*Spatial reasoning dataset excerpts*.

============

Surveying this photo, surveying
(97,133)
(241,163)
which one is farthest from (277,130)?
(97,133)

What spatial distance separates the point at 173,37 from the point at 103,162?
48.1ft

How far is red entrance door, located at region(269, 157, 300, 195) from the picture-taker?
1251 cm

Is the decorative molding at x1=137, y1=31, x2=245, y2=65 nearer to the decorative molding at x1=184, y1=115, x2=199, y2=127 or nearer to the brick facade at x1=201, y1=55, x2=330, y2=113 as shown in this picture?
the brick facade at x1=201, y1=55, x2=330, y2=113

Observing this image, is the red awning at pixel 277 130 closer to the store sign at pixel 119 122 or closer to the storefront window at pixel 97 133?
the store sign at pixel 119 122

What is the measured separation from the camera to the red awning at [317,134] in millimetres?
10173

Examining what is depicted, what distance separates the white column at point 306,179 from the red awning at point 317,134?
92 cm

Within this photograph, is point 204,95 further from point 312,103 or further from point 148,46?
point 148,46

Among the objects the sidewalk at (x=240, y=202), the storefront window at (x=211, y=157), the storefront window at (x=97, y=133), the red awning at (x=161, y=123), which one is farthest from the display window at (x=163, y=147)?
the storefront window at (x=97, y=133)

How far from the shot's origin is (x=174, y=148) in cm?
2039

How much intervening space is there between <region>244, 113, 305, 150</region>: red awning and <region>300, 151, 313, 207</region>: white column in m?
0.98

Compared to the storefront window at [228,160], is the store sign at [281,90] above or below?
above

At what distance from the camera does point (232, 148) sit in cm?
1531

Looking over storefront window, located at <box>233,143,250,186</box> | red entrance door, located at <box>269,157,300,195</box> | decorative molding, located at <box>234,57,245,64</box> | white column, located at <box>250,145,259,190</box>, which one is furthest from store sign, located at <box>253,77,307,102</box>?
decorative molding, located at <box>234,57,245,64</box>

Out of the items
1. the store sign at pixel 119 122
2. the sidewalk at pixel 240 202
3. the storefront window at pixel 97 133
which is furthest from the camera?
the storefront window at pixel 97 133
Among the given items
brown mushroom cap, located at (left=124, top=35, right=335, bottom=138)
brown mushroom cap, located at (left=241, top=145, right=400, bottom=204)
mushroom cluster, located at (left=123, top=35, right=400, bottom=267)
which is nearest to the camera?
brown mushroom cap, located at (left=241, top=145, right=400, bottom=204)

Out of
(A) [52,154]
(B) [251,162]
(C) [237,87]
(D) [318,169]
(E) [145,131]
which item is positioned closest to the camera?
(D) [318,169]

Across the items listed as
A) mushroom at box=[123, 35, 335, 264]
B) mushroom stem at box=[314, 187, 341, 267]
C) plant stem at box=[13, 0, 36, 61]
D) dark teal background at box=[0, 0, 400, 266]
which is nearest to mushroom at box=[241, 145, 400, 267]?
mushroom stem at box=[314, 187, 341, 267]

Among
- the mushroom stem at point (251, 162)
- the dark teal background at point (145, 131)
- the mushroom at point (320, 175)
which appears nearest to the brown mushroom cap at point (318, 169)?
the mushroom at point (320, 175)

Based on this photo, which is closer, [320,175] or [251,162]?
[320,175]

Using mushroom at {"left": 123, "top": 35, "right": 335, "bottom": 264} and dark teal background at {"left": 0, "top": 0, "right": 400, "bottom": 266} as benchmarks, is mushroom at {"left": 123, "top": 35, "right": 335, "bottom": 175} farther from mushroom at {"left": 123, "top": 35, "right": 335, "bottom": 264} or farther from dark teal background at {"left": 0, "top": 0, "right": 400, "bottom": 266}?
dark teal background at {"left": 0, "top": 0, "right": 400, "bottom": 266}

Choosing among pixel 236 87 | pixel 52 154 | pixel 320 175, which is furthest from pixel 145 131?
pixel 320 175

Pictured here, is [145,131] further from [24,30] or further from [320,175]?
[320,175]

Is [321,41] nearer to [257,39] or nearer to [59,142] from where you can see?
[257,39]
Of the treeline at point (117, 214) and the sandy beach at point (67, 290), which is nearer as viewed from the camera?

============

*Aim of the exercise*.
Edit the data starting with the line containing "Pictured here, is" and going on through the end, swapping "treeline" for "tree line" and keeping every other character the same. Return only those lines.

*Solution below*.
Pictured here, is [145,131] further from [24,30] or further from [320,175]?
[320,175]

Is [321,41] nearer to [257,39] or nearer to [59,142] from where you can see?
[257,39]
Of the tree line at point (117, 214) and the sandy beach at point (67, 290), which is nearer as viewed from the camera?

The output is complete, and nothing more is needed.